Public Accounts Committee chairman Boni Khalwale (right) with Investment secretary Esther Koimett after a tour of De La Rue in Nairobi on March 28, 2012.

The Central Bank of Kenya on Thursday said the country had lost Sh2.7 billion in a controversial currency printing deal with a British firm.

It also distanced itself from the deal between the Treasury and De La Rue Ltd for a 10-year contract to print currency, saying it was not a party to the agreement.

In a move likely to cause friction between the bank and Ministry of Finance, CBK governor Njuguna Ndung’u told Parliament’s Public Accounts Committee (PAC) that he was not aware of negotiations for the Treasury to buy a 40 per cent stake in De La Rue.

In return, De La Rue would be awarded a monopoly in currency printing and its licence to operate at the EPZ renewed.

“My office is not party to any of those transactions on the joint venture and any questions on this should therefore be directed to the Treasury,” Prof Ndung’u said, citing the CBK Act that prohibits the bank from engaging in any commercial transactions.

On Wednesday, Treasury permanent secretary Joseph Kinyua told the PAC that the bank had all the documents on the ownership deal since it was the “central player” in the transaction.

However, the agreement between the firm and the Treasury indicated that “…CBK will therefore approve the deal and contract the firm to print the currency for a period of ten years.”

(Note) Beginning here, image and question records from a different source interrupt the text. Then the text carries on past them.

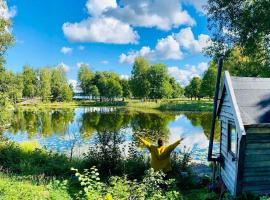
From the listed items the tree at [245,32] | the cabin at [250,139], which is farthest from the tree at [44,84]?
the cabin at [250,139]

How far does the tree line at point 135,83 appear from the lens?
10331 cm

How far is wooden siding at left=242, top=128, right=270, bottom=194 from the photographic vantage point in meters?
10.1

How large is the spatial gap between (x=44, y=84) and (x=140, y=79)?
3426 cm

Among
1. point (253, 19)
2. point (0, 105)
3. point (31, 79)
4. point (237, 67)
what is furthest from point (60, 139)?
point (31, 79)

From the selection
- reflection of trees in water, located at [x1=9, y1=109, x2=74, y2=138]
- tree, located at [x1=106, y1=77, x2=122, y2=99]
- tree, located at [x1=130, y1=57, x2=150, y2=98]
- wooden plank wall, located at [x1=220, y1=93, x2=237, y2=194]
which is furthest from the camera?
tree, located at [x1=106, y1=77, x2=122, y2=99]

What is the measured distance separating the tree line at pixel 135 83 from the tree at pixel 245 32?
2991 inches

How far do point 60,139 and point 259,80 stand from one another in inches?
895

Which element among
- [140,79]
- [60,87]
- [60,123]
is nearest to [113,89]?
[140,79]

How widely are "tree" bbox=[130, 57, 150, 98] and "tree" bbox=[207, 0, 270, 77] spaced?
75894 mm

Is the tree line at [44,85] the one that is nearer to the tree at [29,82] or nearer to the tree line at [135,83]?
the tree at [29,82]

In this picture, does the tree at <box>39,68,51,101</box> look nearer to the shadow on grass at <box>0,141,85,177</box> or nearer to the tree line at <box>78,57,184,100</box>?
the tree line at <box>78,57,184,100</box>

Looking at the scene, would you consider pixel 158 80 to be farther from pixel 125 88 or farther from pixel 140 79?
pixel 125 88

The revelations were made during a public hearing by PAC on the government’s intention to buy a stake in the British firm.

The governor warned that CBK would opt out of the deal if it did not get better pricing irrespective of whether the government entered into a joint venture.

It also emerged that taxpayers lost more than Sh2.7 billion after the government cancelled a cheaper international order for new currency notes in 2003.

The contract that would have seen the country print notes at Sh2,395 per 1,000 notes was cancelled in November 2007 by then Finance minister Amos Kimunya on grounds that the government had decided to purchase a stake in  De La Rue.

CBK was then directed to issue a short term contract to the latter at Sh3,721 for every 1,000 pieces.

“…This decision arose from the government policy that was given by the minister for Finance directing that the contract be cancelled,” Prof Ndung’u told the committee.

Since then CBK has engaged the firm in six interim printing orders at cost of Sh9.9 billion.

In 2006, the bank issued an international tender for currency printing deal.

De La Rue International won the contract to print the notes at their factory in Malta at an average cost of Sh2,395 for every 1000 pieces.
Lose jobs

But the Treasury argued that awarding the firm the contract would see 260 Kenyans lose their jobs, a position that was accepted by the Central Bank.

PAC chairman Boni Khalwale, who is the Ikolomani MP, dismissed the argument, saying “…we do not want anyone in the Central Bank to hide in the smokescreen of creating jobs for wananchi.”

He cited Section 491 of the CBK Act that grants the governor autonomy and protection from any external interests in executing his duties.

Prof Ndung’u said the bank was initiating public policy since it was a government agency and would not therefore incur the cost of exporting jobs if the Malta contract was signed.

Bura MP Nasir Abdi said it did not make economic sense to save 260 jobs at a cost of Sh780 million and commit the government to a loss of Sh2 billion.

It also emerged that the CBK entered another deal with De La Rue in December last year whose particulars could not be disclosed immediately.